Of course, in his younger years — and it is not that Alcántara is old — when, full of abilities and passion, he admired even the most recalcitrant opponents of his Club, Alcántara did not limit himself always, always to "giving" his game, but, when he "received" it from his environment or from his companions in a way conducive to personal advancement, he threw himself into it with admirable decision and astonishing confidence. Who has ever forgotten, for example, his lightning-fast escapes, without dribbling, by feet, passing the defender, and smashing his left-footed shots, so difficult to stop? And his volley shots? And his bouncing shots? And those precise changes of play, to the outside right, that hardly anyone tries today, routine slaves to the pass to the winger or the centre, when not to the slow and complicated personal advance? And two forward passes, ‘of death’ we used to call them, that put the ball between the defenders, easy for the centre-forward to finish?
I will be told, perhaps, that the Alcántara of today is not the one we have just remembered with nostalgia.
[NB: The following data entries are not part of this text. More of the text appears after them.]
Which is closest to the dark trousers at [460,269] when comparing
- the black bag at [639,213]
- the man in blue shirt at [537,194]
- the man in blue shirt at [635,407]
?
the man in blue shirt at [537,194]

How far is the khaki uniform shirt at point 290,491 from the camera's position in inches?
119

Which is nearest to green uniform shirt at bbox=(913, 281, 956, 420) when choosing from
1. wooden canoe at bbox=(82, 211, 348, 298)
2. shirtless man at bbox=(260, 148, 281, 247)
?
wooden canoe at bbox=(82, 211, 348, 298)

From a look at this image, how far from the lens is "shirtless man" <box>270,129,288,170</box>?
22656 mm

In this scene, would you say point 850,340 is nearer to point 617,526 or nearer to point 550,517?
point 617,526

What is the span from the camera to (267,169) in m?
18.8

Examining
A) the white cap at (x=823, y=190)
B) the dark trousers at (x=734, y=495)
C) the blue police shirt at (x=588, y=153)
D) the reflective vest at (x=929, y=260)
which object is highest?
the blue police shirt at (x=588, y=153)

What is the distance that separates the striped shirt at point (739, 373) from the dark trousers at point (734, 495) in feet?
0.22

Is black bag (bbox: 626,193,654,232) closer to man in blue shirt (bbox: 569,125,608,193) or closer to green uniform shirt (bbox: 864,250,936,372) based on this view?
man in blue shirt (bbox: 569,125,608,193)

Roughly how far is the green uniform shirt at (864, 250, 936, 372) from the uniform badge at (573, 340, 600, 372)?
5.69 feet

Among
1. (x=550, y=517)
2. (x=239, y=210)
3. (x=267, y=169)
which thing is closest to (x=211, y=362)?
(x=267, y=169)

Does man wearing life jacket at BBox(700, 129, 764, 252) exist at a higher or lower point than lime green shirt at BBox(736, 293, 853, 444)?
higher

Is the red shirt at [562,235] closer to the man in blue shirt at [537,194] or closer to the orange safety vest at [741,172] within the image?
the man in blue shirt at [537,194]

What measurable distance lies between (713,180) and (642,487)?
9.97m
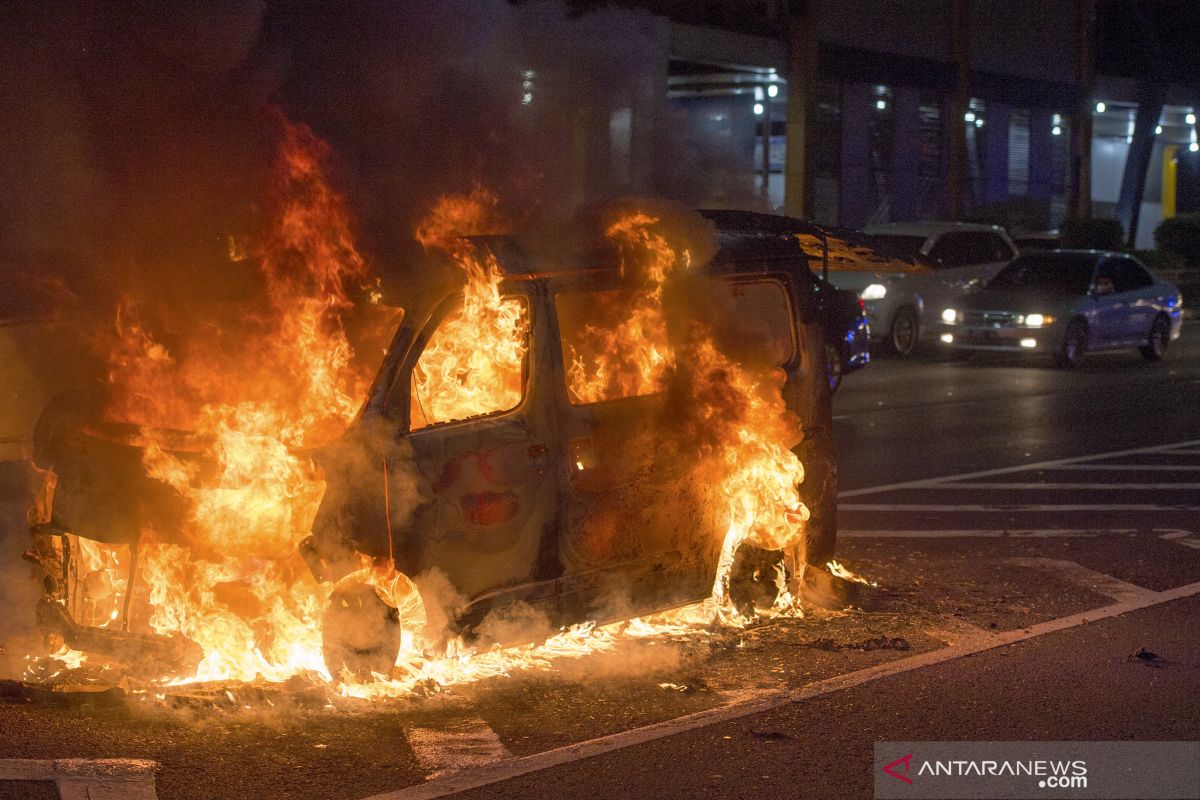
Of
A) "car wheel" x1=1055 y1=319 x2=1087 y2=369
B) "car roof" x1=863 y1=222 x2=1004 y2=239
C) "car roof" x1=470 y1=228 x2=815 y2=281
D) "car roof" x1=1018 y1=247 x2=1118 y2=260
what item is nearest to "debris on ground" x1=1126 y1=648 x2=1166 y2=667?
"car roof" x1=470 y1=228 x2=815 y2=281

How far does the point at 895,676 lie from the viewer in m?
5.98

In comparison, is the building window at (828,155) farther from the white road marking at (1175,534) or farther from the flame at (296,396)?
the flame at (296,396)

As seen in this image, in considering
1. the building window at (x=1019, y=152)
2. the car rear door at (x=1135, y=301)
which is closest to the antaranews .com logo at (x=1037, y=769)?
the car rear door at (x=1135, y=301)

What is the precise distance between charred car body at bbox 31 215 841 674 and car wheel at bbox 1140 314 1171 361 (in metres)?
15.2

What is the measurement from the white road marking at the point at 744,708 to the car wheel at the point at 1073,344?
39.2ft

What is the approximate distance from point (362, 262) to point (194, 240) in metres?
0.93

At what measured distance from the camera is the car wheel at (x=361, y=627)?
18.1 feet

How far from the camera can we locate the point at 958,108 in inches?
1371

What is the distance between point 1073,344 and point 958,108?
17116mm

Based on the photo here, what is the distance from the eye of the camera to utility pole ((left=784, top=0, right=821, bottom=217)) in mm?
28812

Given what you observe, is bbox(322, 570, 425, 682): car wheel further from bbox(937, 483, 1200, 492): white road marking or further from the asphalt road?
bbox(937, 483, 1200, 492): white road marking

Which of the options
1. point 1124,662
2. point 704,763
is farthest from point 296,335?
point 1124,662

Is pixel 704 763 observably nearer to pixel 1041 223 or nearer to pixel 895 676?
pixel 895 676

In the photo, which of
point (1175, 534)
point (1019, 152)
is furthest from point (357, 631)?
point (1019, 152)
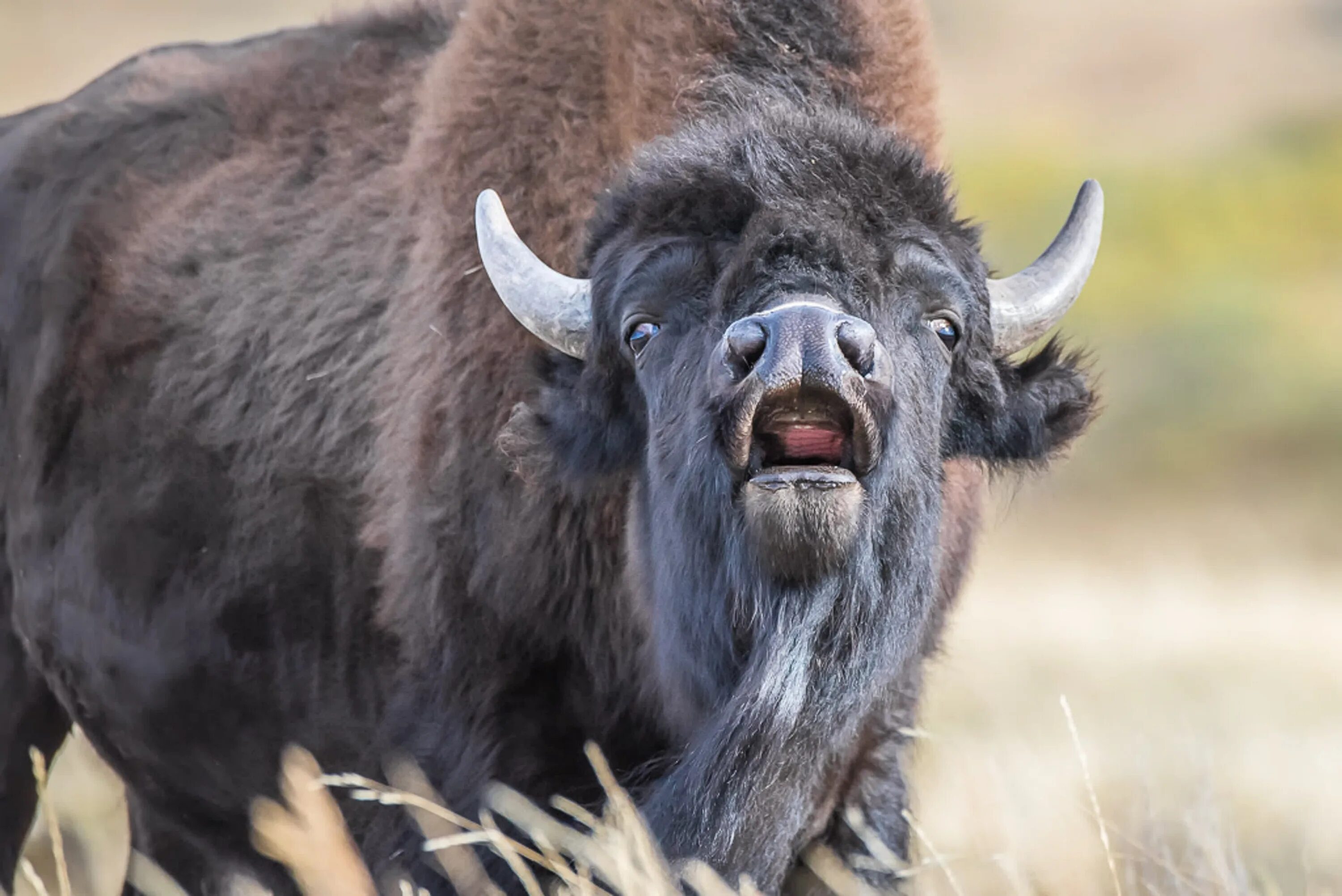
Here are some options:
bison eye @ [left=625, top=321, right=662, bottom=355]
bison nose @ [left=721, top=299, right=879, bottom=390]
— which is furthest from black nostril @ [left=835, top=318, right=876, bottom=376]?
bison eye @ [left=625, top=321, right=662, bottom=355]

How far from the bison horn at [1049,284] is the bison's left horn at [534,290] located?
3.11ft

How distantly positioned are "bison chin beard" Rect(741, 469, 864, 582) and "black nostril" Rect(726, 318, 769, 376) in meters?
0.21

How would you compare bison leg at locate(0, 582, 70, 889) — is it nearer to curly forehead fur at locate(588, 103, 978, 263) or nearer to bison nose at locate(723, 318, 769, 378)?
curly forehead fur at locate(588, 103, 978, 263)

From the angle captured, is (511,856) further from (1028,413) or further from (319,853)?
(1028,413)

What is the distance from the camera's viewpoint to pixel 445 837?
3.99m

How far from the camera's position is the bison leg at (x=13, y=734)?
6000mm

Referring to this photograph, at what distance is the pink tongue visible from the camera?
347 centimetres

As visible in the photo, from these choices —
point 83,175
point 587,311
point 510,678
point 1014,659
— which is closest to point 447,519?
point 510,678

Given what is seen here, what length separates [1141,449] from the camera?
22.8m

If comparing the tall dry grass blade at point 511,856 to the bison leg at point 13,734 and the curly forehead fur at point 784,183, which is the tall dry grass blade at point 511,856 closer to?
the curly forehead fur at point 784,183

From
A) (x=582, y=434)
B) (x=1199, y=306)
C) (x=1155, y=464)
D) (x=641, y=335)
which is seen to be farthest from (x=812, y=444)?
(x=1199, y=306)

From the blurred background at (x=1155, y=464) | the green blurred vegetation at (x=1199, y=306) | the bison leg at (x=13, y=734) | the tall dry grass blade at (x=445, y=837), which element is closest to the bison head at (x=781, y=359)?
the blurred background at (x=1155, y=464)

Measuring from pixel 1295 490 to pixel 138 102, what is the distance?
1789cm

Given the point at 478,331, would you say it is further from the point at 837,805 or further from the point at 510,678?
the point at 837,805
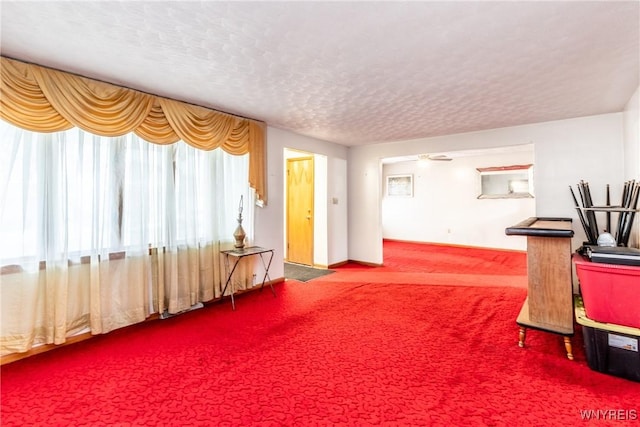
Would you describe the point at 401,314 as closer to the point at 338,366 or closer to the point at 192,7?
the point at 338,366

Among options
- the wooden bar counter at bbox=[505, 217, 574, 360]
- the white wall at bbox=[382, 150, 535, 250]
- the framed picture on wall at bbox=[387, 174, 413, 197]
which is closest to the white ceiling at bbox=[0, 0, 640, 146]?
the wooden bar counter at bbox=[505, 217, 574, 360]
This is true. But it is no less true that in many games his great conditions are revealed in very meritorious plays. The "quantity" of the game has obviously decreased, but the "quality" is still, at times, unbeatable.
There they are, in the memory of the Catalan, Spanish, French, Belgian, Portuguese fans, in a word, of all those who had the fortune of admiring him, the memory of his great afternoons. There may be someone who equals them, someone who improves them, for now, no.